Kizilhan: Someone from a Turkish-speaking region says that they hear noises. A German therapist who thinks this person might have schizophrenia because they are “hearing voices” is not thinking of tinnitus. But that is what was meant in this case. Another example: if someone from the Middle East complains of a “burning liver,” they are not feeling well emotionally. Anyone who does not know this and does not ask further questions may come to the wrong diagnosis.
What is the difference between experiencing war as one of the actors or as a victim?
Kizilhan: Soldiers, for example in Germany, have a certain sense of control; they make a conscious decision to go to war. Nevertheless, I have treated several Bundeswehr soldiers who believed they were failures because a comrade of theirs was killed in Afghanistan and they themselves survived. These images kept coming back to them. These people knew they were traumatized—that makes it much easier to find solutions.
But what if there is not a word for “trauma” in my culture?
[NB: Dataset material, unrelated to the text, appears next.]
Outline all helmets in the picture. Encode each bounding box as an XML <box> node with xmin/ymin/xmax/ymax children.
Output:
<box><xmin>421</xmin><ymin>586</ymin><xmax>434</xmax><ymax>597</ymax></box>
Kizilhan: In traditional societies, people often first react with a physical response and cannot explain where their back, head, abdominal, or stomach pain comes from. When we talk to the person about their experiences, we inevitably uncover traumatic events. It can be war, flight, or loss. These people often take medication for years without it helping them. I see this as an indication to ask whether the body is trying to tell us something through the pain. And whether we might want to explore the possible causes together. Experience tells us that when we find the underlying cause of the conflict, physical symptoms subside.
How often are these root conflicts culturally taboo?
Kizilhan: This is particularly the case with sexual violence, both for women and men. We first have to build up trust, which can take a long time. But it is possible.
Do women and men experience traumatic events differently?
Kizilhan: That depends more on the experience itself. Generally speaking, men tend to react with anger and aggression. We often see women who have been victims of sexual violence overusing medication or experiencing dissociative disorders. During conversations, they sometimes react as if they were being raped all over again. What women and men display equally is a feeling of powerlessness, shame, and often guilt.
How can you avoid retraumatization?
Kizilhan: Before we can address the trauma, the patient must be emotionally stable enough to be able to confront a conflict within themselves. This applies to people from all cultures. In some cultures, addressing it takes place indirectly. For example, I may ask these individuals to recount their story as if it had been experienced by someone else. Doing so avoids speaking of it in the first person.
Is healing possible with this type of therapy?
Kizilhan: Healing is not the term I would use. We work toward helping traumatized people cope with the symptoms of their trauma and focus on the future rather than the past because tomorrow will be better, because they will be safe tomorrow too. They need to find a way of moving forward with their own lives.